Hands-on practice is also critical, especially with organic or soft materials, which often have low contrast and are sensitive to radiolysis. Learning to recognize beam-induced effects, understanding your sample’s response under different conditions, and knowing when postmortem techniques like EDS or STEM imaging are useful can make a huge difference. Success in liquid-cell TEM comes from a combination of careful planning, repeated practice, and a strong understanding of both your sample and the microscope, so that what you observe reflects real processes, not artifacts.
Finally, looking ahead, what developments or breakthroughs would you most like to see in nanoscale research, e.g. in instrumentation, software, methodology, or scientific understanding?

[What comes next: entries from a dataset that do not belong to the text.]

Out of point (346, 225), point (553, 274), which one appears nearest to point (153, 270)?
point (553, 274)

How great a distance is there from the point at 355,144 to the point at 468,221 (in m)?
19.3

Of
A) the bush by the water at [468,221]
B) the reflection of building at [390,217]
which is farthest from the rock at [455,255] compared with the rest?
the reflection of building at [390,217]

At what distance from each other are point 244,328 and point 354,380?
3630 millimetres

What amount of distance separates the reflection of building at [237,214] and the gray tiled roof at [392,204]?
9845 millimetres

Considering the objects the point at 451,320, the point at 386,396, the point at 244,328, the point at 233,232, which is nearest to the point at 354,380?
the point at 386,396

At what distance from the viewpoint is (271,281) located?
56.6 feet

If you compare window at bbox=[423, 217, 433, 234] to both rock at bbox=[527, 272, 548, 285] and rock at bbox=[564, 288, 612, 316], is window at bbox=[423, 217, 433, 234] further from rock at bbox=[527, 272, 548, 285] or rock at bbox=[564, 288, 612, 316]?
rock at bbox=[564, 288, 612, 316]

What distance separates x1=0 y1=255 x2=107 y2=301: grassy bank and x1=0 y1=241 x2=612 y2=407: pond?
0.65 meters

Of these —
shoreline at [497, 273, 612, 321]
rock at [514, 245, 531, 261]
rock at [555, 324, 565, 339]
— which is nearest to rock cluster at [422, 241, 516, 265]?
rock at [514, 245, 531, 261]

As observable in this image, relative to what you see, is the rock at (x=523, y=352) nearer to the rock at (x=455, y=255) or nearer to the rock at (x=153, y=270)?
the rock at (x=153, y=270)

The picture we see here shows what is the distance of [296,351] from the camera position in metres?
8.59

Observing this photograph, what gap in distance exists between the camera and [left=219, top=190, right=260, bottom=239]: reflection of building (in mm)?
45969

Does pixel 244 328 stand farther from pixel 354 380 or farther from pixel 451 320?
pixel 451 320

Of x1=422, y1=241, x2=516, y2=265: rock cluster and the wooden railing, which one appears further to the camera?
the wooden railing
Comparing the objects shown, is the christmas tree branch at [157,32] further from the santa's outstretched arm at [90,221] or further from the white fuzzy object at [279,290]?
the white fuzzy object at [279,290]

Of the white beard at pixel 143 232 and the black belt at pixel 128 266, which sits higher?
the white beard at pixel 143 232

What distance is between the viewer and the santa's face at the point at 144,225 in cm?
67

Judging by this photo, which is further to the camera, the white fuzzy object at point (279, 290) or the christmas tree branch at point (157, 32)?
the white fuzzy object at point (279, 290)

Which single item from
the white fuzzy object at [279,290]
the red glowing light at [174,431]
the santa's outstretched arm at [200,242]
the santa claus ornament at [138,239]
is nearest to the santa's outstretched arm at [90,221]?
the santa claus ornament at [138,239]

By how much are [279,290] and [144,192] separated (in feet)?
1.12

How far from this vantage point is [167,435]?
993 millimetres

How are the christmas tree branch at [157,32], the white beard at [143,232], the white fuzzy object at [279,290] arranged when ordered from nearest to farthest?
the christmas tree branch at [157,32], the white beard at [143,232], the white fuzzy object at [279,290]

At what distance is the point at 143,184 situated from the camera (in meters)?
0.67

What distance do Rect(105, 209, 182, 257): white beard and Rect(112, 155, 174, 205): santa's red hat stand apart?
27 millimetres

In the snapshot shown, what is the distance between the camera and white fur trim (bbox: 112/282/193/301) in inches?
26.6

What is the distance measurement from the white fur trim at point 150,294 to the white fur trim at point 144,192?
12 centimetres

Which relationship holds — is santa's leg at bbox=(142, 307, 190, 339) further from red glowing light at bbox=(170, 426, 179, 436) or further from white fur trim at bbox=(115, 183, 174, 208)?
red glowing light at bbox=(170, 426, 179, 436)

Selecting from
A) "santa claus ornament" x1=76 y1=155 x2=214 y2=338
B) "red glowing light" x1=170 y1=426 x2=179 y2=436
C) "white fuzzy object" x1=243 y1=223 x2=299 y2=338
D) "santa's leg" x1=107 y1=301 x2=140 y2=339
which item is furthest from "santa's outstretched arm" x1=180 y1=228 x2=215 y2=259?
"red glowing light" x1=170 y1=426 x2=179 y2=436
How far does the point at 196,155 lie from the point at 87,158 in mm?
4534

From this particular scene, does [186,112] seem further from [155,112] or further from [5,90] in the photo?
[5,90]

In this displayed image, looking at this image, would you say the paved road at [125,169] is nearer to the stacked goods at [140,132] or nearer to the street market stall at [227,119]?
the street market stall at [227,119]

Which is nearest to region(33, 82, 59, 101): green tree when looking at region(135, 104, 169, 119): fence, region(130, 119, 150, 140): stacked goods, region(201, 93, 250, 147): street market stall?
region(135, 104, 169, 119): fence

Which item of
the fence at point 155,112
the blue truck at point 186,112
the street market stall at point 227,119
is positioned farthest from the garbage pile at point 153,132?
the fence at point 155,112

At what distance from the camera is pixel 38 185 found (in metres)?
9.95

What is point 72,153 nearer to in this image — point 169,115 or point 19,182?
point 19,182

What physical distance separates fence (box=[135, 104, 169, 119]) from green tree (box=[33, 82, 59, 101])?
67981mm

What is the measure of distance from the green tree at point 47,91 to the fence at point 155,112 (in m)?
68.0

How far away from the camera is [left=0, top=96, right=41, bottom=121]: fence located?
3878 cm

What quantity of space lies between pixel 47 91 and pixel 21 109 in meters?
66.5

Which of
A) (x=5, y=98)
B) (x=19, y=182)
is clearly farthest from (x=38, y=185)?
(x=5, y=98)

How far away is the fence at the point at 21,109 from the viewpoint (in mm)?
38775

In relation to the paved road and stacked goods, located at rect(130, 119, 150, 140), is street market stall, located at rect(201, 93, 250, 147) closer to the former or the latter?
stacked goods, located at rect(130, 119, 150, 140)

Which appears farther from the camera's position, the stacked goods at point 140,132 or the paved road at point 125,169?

Looking ahead, one of the developments I would most like to see is continued improvement in liquid-cell design, particularly reducing both membrane and liquid thickness. Thinner cells would allow higher resolution imaging while still maintaining realistic liquid environments, which would open up a lot of possibilities for studying nanoscale processes in greater detail. Alongside that, a good workflow to integrate spectroscopy, like EELS and EDS, would let us probe not just the structure, but also the chemistry of materials in real time.

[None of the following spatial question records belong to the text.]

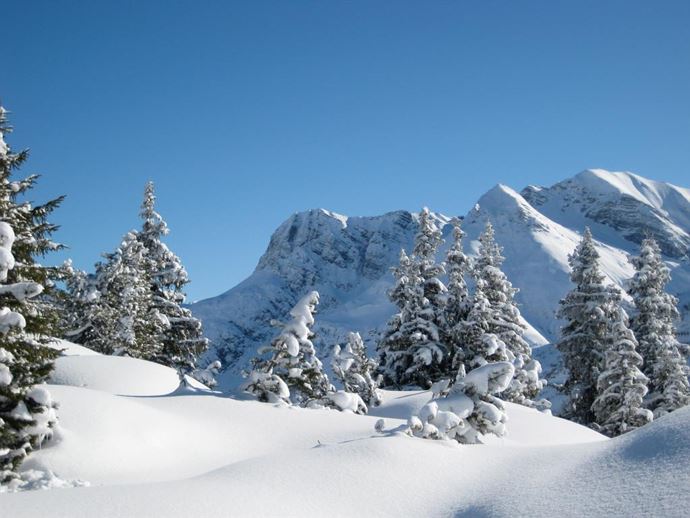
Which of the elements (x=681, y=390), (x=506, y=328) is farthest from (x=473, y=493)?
(x=681, y=390)

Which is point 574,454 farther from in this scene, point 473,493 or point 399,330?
point 399,330

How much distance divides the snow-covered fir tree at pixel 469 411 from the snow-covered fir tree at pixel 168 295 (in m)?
23.9

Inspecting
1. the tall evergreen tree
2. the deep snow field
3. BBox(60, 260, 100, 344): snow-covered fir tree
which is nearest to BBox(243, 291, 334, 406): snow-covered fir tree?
the deep snow field

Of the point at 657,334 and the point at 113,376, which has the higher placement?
the point at 113,376

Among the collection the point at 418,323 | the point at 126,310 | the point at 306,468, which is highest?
the point at 126,310

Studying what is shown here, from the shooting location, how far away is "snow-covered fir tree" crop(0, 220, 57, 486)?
8.29 metres

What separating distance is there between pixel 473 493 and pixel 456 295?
18567 mm

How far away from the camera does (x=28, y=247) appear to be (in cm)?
1038

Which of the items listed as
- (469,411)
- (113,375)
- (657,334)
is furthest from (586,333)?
(113,375)


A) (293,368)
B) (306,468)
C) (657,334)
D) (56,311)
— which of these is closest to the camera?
(306,468)

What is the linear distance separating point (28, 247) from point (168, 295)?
22694 mm

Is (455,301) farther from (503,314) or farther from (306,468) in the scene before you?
(306,468)

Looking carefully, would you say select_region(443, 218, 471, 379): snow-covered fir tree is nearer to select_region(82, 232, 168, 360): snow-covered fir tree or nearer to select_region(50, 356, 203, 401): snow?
select_region(50, 356, 203, 401): snow

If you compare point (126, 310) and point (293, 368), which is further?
point (126, 310)
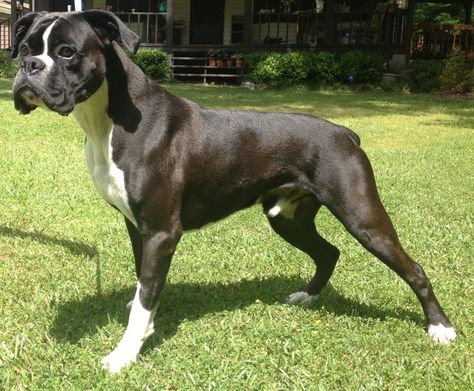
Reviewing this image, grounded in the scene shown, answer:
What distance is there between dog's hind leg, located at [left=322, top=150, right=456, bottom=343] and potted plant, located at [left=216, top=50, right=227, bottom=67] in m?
19.9

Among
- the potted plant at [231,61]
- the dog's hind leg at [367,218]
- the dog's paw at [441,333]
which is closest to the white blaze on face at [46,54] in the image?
the dog's hind leg at [367,218]

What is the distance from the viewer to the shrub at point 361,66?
20.3m

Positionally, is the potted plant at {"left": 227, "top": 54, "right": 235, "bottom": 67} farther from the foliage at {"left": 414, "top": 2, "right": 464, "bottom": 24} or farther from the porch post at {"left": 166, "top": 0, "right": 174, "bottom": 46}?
the foliage at {"left": 414, "top": 2, "right": 464, "bottom": 24}

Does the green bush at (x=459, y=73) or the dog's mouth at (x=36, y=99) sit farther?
the green bush at (x=459, y=73)

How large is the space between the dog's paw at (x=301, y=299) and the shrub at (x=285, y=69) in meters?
17.0

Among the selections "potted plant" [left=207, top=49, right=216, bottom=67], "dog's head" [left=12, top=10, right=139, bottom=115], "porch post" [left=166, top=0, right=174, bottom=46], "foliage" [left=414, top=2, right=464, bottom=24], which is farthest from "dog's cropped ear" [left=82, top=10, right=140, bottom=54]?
"foliage" [left=414, top=2, right=464, bottom=24]

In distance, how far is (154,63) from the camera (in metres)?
22.0

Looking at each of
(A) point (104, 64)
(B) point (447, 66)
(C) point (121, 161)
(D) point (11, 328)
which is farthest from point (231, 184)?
(B) point (447, 66)

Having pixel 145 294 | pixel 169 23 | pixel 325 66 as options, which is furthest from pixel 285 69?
pixel 145 294

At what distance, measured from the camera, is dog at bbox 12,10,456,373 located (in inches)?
113

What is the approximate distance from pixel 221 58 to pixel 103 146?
20.4 metres

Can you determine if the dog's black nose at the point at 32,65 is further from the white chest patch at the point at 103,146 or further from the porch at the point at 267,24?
the porch at the point at 267,24

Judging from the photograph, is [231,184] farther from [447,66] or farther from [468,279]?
Answer: [447,66]

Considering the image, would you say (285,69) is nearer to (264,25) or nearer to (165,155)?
(264,25)
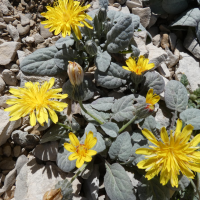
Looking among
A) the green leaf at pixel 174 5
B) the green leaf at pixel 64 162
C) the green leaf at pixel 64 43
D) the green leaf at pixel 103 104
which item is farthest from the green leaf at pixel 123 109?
the green leaf at pixel 174 5

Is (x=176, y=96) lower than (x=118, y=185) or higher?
higher

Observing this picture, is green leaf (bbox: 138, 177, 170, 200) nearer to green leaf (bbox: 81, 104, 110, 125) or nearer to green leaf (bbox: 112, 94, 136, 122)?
green leaf (bbox: 112, 94, 136, 122)

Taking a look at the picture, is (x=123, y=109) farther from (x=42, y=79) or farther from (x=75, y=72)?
(x=42, y=79)

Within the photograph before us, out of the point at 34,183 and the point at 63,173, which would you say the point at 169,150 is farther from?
the point at 34,183

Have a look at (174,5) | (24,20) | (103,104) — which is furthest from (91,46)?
(174,5)

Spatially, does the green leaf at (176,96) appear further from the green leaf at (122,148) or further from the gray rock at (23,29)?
the gray rock at (23,29)

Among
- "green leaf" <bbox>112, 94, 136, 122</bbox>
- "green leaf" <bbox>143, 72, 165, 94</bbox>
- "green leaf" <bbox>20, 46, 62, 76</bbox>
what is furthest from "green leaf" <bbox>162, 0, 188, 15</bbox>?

Scientifically, I think there is still a lot we do not fully understand about nanomaterial synthesis. Observing morphology alone is often not enough; we also need to understand changes in crystallinity, chemical structure, and how these factors evolve during reactions. I am also excited by the potential for better control over beam-induced effects, mitigating dose and damage will be crucial for studying more sensitive or organic systems. Ultimately, combining tailored cell designs, improved analytical tools, and deeper mechanistic understanding could transform what we can learn about nanoscale materials and their dynamic behavior.
Thank you so much, Nathan, for sharing your insights and giving us a fascinating look into nanomaterial synthesis with liquid-phase TEM!